Direction — Lay out the stored entries below as a JSON list of strings, one string for each line, leaving out blank lines.

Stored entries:
※ ※ ※
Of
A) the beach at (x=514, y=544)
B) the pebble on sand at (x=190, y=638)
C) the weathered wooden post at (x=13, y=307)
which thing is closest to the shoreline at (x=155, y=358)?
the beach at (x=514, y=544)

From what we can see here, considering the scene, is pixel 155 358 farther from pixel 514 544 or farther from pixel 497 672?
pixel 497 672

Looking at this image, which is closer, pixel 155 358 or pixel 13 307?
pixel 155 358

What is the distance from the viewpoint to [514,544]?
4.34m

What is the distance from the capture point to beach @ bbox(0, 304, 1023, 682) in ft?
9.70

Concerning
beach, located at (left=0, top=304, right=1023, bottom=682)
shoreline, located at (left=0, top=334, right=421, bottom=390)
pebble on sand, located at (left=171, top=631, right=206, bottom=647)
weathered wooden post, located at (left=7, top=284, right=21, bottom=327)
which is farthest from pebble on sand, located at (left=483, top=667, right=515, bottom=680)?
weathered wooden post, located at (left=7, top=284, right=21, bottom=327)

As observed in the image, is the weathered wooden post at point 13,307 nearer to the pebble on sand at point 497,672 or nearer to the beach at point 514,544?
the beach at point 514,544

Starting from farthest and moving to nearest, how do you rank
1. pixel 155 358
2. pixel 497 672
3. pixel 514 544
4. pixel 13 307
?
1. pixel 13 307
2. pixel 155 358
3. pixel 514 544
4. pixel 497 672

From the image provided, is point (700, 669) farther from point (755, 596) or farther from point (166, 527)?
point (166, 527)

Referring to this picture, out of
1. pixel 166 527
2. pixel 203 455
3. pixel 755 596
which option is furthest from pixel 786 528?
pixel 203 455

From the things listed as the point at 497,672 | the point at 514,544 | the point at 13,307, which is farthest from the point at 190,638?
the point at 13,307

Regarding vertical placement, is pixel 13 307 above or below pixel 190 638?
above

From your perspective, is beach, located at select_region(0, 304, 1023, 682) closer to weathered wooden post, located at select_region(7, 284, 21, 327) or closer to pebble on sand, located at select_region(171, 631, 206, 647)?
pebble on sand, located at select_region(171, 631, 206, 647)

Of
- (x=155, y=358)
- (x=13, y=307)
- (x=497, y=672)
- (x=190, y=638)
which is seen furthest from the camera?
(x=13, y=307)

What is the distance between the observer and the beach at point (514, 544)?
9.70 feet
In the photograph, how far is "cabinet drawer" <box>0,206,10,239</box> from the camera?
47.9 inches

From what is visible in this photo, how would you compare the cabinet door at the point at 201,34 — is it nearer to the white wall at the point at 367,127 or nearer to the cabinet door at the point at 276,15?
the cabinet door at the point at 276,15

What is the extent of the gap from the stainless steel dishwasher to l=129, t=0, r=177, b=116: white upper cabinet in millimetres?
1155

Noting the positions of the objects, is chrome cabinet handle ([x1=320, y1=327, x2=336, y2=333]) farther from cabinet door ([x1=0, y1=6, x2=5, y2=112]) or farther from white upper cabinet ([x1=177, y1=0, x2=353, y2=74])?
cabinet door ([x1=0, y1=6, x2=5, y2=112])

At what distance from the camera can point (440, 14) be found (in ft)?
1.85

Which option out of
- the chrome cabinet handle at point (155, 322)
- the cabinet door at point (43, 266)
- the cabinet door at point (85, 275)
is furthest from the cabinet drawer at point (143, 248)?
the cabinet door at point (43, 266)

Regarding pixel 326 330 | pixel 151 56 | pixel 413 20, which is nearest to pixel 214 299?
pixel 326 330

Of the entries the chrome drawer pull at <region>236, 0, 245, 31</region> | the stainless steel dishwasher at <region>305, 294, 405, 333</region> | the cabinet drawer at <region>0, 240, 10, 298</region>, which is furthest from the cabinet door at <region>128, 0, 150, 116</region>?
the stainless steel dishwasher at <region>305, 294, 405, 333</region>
※ ※ ※
Answer to the task —
[
  "Of",
  "A) the beach at (x=514, y=544)",
  "B) the pebble on sand at (x=190, y=638)",
  "C) the weathered wooden post at (x=13, y=307)",
  "which thing is closest to the shoreline at (x=155, y=358)?",
  "the beach at (x=514, y=544)",
  "From what we can see here, considering the scene, is pixel 155 358 farther from pixel 514 544 or farther from pixel 497 672?",
  "pixel 497 672",
  "Looking at this image, which is closer, pixel 155 358 or pixel 13 307?",
  "pixel 155 358",
  "What is the distance from the viewpoint to [514,544]?",
  "4.34m",
  "What is the distance from the capture point to beach @ bbox(0, 304, 1023, 682) in ft?",
  "9.70",
  "Concerning",
  "beach, located at (left=0, top=304, right=1023, bottom=682)",
  "shoreline, located at (left=0, top=334, right=421, bottom=390)",
  "pebble on sand, located at (left=171, top=631, right=206, bottom=647)",
  "weathered wooden post, located at (left=7, top=284, right=21, bottom=327)",
  "which is farthest from pebble on sand, located at (left=483, top=667, right=515, bottom=680)?",
  "weathered wooden post, located at (left=7, top=284, right=21, bottom=327)",
  "As observed in the image, is the weathered wooden post at point 13,307 nearer to the pebble on sand at point 497,672 or nearer to the beach at point 514,544?",
  "the beach at point 514,544",
  "Starting from farthest and moving to nearest, how do you rank",
  "1. pixel 155 358",
  "2. pixel 497 672",
  "3. pixel 514 544",
  "4. pixel 13 307",
  "?",
  "1. pixel 13 307",
  "2. pixel 155 358",
  "3. pixel 514 544",
  "4. pixel 497 672",
  "From the image provided, is point (700, 669) farther from point (755, 596) or farther from point (166, 527)?",
  "point (166, 527)",
  "Referring to this picture, out of",
  "1. pixel 166 527",
  "2. pixel 203 455",
  "3. pixel 755 596",
  "which option is furthest from pixel 786 528?",
  "pixel 203 455",
  "From the things listed as the point at 497,672 | the point at 514,544 | the point at 13,307, which is farthest from the point at 190,638?",
  "the point at 13,307",
  "Regarding vertical placement, is pixel 13 307 above or below pixel 190 638?",
  "above",
  "From your perspective, is beach, located at select_region(0, 304, 1023, 682) closer to weathered wooden post, located at select_region(7, 284, 21, 327) or closer to pebble on sand, located at select_region(171, 631, 206, 647)?",
  "pebble on sand, located at select_region(171, 631, 206, 647)",
  "Of",
  "- (x=155, y=358)",
  "- (x=13, y=307)",
  "- (x=497, y=672)",
  "- (x=190, y=638)",
  "which is seen furthest from the camera?",
  "(x=13, y=307)",
  "What is the distance between the observer and the beach at point (514, 544)?",
  "9.70 feet",
  "In the photograph, how far is \"cabinet drawer\" <box>0,206,10,239</box> from the camera?",
  "47.9 inches",
  "From what is visible in this photo, how would you compare the cabinet door at the point at 201,34 — is it nearer to the white wall at the point at 367,127 or nearer to the cabinet door at the point at 276,15?",
  "the cabinet door at the point at 276,15",
  "What is the extent of the gap from the stainless steel dishwasher to l=129, t=0, r=177, b=116: white upper cabinet in millimetres?",
  "1155",
  "Noting the positions of the objects, is chrome cabinet handle ([x1=320, y1=327, x2=336, y2=333]) farther from cabinet door ([x1=0, y1=6, x2=5, y2=112]) or farther from white upper cabinet ([x1=177, y1=0, x2=353, y2=74])?",
  "cabinet door ([x1=0, y1=6, x2=5, y2=112])",
  "At what distance from the camera can point (440, 14) be found (in ft)?",
  "1.85",
  "Which option out of",
  "- the chrome cabinet handle at point (155, 322)",
  "- the cabinet door at point (43, 266)",
  "- the cabinet door at point (85, 275)",
  "is furthest from the cabinet drawer at point (143, 248)?",
  "the cabinet door at point (43, 266)",
  "Regarding pixel 326 330 | pixel 151 56 | pixel 413 20, which is nearest to pixel 214 299?",
  "pixel 326 330",
  "Of the entries the chrome drawer pull at <region>236, 0, 245, 31</region> | the stainless steel dishwasher at <region>305, 294, 405, 333</region> | the cabinet drawer at <region>0, 240, 10, 298</region>, which is furthest from the cabinet door at <region>128, 0, 150, 116</region>?",
  "the stainless steel dishwasher at <region>305, 294, 405, 333</region>"
]